* [TRAVAIL DEMANDÉ]:
a: Résumez en deux phrases l'extrait sur la protection du logement familial.
b: Relevez dans l'extrait sur la protection du logement familial le passage situé entre « En conséquence, la » et « du logement familial. », bornes incluses.

* [EXTRAIT PROPOSÉ]:
• • • • •

En conséquence, la règle du double consentement obligatoire imposée par l'article 215 alinéa 3 du Code civil a pour objectif la sauvegarde du logement familial et plus généralement des intérêts de la famille. Certes, cette exception au principe de l'indépendance des époux risque de réduire considérablement la liberté de chaque époux mais elle permet en revanche une protection élargie du logement familial.
II. LES EFFETS DE CETTE APPLICATION : ETENDUE DE LA PROTECTION DU LOGEMENT FAMILIAL
Du fait de la gravité des actes visés par l’article 215 alinéa 3 du Code civil, les effets de son application sont d’autant plus importants. Ainsi, la qualification de logement familial persiste même en cas de séparation de fait entrainant dès lors une protection effective de ce lieu (A’). Dans le même temps, le contrat de bail non consenti par les deux époux peut également être frappé de nullité (B’).

• • • • •

* [SECTION DES DONNÉES]:
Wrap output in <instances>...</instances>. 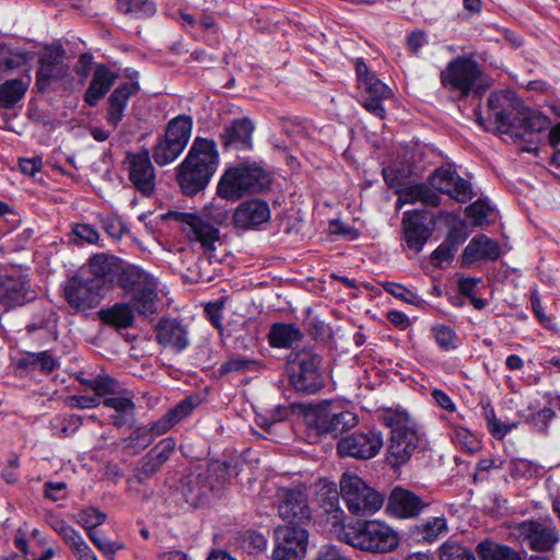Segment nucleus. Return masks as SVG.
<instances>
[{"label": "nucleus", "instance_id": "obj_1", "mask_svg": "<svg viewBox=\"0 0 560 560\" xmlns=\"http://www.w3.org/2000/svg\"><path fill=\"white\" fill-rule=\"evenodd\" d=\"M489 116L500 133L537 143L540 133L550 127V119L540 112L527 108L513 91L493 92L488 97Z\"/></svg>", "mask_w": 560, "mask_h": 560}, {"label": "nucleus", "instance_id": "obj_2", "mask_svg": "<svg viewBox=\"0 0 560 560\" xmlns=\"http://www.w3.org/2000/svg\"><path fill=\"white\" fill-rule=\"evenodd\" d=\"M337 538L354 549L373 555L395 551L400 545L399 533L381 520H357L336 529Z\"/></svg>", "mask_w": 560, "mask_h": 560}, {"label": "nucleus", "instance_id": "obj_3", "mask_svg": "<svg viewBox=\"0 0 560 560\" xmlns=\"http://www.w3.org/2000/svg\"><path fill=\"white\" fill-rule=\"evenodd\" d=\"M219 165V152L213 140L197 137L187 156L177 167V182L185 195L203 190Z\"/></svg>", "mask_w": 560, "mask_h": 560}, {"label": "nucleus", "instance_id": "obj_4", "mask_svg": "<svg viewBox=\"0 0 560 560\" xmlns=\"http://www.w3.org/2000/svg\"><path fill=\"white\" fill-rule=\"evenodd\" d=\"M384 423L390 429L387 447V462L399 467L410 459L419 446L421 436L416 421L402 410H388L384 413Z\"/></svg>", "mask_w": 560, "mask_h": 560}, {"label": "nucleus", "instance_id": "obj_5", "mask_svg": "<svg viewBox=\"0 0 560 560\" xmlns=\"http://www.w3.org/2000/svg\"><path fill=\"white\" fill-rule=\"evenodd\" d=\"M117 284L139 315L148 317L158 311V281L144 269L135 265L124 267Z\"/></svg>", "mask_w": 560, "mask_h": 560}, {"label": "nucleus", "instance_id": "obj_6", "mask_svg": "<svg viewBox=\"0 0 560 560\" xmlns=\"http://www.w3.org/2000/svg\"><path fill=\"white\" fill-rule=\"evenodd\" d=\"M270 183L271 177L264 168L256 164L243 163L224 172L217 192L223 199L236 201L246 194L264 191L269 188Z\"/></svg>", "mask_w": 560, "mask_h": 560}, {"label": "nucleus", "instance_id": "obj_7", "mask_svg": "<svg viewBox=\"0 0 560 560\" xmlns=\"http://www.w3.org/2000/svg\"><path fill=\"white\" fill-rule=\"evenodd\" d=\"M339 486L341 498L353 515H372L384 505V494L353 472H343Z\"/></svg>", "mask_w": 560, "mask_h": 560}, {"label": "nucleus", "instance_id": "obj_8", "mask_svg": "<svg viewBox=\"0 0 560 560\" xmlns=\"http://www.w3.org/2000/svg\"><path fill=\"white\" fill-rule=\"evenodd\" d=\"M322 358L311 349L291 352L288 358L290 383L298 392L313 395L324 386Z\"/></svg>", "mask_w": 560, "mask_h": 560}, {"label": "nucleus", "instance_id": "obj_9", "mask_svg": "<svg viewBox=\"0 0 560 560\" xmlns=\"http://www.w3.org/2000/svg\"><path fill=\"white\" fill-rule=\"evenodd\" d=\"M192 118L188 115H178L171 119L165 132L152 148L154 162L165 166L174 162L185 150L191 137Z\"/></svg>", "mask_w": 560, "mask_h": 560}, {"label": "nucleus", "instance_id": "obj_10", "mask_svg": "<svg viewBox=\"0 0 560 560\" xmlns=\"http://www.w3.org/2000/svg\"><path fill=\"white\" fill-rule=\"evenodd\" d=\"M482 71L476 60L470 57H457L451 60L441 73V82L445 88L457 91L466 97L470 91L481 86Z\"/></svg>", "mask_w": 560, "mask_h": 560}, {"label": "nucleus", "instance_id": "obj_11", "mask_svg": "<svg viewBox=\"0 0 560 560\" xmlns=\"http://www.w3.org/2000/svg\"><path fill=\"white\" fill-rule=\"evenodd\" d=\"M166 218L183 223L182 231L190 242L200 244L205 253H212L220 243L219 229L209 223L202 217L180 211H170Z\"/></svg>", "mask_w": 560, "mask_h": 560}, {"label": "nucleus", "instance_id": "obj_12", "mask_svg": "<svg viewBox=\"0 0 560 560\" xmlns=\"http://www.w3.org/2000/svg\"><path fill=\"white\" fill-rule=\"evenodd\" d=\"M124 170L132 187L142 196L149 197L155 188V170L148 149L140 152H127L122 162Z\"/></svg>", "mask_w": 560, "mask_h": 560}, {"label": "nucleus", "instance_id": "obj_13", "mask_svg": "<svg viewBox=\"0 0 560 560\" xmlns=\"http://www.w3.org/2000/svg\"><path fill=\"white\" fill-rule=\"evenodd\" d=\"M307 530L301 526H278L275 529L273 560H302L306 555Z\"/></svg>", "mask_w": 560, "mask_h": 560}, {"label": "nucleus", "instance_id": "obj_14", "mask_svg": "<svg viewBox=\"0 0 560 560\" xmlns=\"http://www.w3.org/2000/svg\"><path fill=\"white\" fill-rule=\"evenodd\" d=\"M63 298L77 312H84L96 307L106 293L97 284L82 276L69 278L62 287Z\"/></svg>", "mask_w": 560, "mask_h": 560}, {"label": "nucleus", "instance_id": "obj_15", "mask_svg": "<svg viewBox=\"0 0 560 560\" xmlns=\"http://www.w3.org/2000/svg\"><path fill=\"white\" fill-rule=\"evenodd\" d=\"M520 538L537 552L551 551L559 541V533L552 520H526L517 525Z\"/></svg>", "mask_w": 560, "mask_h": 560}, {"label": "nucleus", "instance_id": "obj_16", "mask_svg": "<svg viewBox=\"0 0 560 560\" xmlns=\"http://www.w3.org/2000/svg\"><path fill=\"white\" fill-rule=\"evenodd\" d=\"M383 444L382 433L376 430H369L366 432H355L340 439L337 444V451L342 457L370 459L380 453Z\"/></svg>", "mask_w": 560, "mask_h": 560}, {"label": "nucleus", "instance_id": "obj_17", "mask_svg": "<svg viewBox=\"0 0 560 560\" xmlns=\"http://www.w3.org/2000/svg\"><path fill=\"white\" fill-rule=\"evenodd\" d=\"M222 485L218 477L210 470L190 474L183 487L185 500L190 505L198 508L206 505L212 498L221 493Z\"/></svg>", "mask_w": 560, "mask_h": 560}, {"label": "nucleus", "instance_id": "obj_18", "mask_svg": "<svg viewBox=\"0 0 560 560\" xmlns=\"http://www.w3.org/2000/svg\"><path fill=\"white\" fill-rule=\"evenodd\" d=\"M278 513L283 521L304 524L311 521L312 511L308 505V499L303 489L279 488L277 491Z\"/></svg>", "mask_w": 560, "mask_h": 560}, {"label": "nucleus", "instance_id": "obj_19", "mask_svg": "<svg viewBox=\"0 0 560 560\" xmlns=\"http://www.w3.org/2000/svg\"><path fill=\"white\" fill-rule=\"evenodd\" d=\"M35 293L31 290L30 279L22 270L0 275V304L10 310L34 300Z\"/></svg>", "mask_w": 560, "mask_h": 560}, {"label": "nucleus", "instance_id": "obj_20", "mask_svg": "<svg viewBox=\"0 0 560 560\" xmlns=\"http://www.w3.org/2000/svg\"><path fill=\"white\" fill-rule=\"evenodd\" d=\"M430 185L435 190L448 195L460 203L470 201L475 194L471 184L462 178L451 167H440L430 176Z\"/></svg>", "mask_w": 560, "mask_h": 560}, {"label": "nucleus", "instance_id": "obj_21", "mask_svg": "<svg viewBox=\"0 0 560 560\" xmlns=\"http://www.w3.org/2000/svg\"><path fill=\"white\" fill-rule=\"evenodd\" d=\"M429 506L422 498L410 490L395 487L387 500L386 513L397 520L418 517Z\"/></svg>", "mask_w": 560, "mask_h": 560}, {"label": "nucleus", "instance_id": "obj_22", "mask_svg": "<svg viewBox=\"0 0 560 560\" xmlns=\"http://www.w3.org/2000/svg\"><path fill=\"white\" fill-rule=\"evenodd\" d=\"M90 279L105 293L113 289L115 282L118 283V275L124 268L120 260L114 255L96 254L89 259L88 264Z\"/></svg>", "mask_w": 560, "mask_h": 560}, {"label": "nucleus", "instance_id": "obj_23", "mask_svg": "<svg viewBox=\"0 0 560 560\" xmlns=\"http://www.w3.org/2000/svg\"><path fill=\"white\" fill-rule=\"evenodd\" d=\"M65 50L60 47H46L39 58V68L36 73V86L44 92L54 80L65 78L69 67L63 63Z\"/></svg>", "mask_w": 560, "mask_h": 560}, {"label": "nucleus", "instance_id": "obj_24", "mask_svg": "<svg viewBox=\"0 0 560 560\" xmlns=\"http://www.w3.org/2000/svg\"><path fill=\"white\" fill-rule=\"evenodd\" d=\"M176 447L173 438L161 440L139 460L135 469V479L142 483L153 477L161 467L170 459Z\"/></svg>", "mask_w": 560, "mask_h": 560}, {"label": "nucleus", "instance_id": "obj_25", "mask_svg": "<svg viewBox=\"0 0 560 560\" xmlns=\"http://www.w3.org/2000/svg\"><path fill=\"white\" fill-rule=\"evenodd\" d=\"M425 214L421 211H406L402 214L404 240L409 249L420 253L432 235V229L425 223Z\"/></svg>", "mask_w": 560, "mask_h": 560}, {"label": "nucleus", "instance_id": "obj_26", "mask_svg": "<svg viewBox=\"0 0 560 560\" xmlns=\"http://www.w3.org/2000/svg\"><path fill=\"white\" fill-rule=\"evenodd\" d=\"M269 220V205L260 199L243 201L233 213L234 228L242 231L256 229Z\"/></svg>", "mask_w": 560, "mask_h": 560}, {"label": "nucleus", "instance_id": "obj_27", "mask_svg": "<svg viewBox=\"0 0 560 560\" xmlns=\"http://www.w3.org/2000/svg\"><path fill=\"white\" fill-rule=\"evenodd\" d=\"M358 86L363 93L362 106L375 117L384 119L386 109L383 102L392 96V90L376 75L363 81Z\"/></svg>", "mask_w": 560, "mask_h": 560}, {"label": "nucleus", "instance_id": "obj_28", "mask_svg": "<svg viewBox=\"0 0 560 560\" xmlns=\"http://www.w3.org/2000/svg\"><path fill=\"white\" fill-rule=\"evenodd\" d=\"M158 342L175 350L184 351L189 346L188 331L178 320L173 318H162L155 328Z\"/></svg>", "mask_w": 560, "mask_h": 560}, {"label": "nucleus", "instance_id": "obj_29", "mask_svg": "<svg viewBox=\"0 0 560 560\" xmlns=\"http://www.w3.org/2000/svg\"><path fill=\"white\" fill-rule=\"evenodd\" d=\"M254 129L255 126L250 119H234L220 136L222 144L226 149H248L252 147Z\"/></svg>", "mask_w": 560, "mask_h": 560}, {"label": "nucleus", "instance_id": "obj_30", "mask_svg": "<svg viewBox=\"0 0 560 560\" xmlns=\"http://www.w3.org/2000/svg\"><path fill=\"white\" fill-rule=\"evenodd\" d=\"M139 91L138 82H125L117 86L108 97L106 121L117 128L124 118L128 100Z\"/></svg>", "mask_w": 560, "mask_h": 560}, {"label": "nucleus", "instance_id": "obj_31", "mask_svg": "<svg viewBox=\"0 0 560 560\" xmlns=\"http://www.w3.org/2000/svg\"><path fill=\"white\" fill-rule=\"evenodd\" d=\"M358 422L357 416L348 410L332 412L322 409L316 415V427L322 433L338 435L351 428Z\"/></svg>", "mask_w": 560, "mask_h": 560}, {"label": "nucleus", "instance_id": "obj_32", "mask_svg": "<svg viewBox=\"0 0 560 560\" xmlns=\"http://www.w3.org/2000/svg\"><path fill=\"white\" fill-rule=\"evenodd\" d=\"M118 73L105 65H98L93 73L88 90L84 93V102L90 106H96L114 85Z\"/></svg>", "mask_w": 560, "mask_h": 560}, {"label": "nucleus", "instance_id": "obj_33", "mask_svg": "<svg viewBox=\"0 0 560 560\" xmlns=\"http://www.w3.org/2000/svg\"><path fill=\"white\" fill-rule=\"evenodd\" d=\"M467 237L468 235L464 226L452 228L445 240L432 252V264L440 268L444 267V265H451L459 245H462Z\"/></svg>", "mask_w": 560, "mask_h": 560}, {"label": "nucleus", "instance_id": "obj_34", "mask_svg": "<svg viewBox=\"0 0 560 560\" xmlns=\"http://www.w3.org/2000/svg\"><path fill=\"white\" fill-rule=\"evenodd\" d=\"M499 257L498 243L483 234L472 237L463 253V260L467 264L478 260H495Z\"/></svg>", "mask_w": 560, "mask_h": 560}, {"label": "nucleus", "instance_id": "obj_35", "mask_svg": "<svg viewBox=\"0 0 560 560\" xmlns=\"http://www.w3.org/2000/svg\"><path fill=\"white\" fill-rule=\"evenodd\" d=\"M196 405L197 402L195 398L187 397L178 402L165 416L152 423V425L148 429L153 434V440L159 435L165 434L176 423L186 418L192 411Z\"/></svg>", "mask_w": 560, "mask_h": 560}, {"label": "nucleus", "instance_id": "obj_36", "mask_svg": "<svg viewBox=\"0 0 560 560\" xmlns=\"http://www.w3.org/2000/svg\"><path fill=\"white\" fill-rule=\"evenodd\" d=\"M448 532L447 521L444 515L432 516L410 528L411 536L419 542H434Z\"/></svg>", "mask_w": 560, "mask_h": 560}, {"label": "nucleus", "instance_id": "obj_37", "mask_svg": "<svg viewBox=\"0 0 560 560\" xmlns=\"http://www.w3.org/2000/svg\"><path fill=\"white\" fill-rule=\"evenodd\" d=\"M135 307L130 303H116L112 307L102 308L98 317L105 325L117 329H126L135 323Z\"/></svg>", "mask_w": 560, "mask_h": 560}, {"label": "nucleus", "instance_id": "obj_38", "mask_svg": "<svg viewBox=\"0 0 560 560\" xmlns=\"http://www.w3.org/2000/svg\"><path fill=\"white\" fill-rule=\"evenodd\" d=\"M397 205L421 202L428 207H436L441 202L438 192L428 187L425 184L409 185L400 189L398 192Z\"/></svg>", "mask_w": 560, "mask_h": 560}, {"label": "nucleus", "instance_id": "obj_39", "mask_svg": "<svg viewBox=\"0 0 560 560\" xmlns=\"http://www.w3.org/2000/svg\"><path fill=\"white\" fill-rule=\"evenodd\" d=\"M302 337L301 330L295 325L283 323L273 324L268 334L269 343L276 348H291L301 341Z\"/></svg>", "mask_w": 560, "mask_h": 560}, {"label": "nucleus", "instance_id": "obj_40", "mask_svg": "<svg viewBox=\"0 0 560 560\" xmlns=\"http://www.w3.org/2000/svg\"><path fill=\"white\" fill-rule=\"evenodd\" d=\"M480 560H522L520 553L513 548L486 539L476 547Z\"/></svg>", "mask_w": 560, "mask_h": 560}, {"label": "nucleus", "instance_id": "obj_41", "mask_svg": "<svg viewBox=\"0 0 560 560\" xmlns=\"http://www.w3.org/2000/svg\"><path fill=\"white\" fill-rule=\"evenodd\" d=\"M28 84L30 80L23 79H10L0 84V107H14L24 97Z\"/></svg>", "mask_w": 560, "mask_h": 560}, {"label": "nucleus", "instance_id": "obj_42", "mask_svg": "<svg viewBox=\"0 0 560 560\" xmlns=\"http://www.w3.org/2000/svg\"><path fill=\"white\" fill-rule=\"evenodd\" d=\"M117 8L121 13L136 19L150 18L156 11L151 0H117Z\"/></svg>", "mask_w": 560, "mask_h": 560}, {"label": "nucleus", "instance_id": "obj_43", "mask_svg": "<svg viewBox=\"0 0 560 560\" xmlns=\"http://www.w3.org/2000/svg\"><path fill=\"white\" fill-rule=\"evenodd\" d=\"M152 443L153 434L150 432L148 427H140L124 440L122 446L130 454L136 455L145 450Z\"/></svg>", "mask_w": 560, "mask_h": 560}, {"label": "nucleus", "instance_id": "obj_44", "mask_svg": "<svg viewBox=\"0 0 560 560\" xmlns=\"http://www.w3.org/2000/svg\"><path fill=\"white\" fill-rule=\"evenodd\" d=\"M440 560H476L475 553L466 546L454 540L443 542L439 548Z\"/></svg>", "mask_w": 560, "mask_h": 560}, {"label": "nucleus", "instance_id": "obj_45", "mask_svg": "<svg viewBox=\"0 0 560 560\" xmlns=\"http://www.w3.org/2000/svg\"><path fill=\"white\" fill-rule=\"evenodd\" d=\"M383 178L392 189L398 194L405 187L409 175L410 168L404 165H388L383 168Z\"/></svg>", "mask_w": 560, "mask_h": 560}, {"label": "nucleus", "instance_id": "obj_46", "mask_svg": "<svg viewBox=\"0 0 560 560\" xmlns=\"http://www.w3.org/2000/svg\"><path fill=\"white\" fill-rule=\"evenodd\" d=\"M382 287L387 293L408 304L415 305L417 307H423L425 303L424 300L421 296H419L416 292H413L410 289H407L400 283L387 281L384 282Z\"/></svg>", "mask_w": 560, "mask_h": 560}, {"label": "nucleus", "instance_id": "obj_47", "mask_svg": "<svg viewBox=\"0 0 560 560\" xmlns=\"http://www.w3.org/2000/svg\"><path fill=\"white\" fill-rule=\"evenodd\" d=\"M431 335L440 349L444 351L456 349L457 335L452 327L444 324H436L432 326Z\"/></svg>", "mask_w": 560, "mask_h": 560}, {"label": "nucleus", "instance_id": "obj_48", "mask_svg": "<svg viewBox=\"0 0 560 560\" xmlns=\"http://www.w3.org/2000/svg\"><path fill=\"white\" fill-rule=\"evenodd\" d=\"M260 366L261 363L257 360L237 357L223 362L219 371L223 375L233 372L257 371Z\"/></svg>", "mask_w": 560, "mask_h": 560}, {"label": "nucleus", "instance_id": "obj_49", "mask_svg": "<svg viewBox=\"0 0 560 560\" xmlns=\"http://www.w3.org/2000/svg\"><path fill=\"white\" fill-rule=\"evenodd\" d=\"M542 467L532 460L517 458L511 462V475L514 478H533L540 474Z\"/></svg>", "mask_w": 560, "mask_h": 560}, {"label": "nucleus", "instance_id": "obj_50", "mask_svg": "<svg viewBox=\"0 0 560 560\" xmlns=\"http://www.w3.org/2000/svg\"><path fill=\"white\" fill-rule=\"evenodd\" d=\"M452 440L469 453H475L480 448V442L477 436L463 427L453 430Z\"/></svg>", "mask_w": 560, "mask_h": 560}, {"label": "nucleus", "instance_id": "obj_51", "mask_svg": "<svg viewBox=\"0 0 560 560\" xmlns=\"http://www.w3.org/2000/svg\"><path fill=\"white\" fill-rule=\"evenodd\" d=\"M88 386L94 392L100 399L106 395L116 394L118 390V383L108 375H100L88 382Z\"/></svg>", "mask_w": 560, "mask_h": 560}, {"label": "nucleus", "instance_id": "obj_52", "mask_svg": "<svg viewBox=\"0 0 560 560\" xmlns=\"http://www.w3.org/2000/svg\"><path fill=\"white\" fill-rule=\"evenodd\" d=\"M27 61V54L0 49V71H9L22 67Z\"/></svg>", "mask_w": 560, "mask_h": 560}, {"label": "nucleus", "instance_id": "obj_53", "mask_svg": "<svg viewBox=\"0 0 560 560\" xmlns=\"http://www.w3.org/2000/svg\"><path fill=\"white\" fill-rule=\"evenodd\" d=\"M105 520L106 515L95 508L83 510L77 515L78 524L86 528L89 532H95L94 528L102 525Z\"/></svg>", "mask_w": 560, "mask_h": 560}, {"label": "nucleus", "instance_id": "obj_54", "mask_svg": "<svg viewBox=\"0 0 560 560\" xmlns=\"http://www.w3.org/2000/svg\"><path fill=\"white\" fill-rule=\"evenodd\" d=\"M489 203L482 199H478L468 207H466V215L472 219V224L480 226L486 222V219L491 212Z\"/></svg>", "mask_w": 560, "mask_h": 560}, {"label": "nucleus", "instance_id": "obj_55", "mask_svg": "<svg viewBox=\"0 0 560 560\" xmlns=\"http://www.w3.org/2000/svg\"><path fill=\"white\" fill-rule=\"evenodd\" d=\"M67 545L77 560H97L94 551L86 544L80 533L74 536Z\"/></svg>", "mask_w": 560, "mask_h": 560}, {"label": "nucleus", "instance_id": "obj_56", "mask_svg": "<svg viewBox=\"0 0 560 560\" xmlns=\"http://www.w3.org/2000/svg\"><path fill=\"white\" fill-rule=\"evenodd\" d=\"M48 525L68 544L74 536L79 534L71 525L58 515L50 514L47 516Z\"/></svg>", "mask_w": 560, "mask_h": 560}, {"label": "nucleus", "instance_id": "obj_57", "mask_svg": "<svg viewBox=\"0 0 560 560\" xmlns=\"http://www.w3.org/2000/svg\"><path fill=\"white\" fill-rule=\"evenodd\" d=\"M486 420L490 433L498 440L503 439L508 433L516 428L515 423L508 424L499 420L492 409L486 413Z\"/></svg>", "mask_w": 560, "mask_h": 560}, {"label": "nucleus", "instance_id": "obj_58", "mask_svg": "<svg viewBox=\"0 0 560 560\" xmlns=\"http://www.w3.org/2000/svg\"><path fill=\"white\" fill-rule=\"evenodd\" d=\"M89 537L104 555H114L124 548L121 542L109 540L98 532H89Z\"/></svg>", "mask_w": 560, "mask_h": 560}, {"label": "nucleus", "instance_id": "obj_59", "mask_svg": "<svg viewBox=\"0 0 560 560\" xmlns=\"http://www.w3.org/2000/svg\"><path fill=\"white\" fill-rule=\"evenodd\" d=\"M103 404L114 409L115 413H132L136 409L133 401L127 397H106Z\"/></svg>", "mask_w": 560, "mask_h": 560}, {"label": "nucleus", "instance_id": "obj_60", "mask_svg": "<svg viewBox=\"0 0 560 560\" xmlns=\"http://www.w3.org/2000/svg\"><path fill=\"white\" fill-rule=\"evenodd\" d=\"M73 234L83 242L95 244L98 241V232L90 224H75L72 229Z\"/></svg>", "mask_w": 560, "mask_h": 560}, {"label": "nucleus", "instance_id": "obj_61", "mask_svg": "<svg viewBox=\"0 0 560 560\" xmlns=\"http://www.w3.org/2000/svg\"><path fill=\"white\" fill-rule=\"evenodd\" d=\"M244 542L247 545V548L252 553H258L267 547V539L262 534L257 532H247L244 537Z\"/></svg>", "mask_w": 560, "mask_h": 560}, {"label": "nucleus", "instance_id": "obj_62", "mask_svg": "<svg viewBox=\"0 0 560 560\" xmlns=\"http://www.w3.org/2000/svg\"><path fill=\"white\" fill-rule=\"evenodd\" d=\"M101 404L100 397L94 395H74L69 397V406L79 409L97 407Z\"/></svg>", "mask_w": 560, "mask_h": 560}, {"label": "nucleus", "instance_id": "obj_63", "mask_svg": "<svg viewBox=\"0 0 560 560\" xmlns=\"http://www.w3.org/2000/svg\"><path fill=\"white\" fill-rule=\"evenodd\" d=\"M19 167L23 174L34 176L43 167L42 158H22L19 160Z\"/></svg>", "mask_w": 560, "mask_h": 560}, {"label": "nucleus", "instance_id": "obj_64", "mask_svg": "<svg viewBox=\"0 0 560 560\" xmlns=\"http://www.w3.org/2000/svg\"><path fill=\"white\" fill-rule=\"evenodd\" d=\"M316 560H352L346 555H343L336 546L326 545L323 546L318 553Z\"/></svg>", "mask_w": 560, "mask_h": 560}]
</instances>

• • • • •

* [SOLUTIONS RÉDIGÉES]:
a: La règle du double consentement imposée par l'article 215 alinéa 3 du Code civil vise à sauvegarder le logement familial et les intérêts de la famille, au risque de réduire la liberté de chaque époux. Ses effets sont importants : la qualification de logement familial persiste même en cas de séparation de fait, et le bail non consenti par les deux époux peut être frappé de nullité.

b:
En conséquence, la règle du double consentement obligatoire imposée par l'article 215 alinéa 3 du Code civil a pour objectif la sauvegarde du logement familial et plus généralement des intérêts de la famille. Certes, cette exception au principe de l'indépendance des époux risque de réduire considérablement la liberté de chaque époux mais elle permet en revanche une protection élargie du logement familial.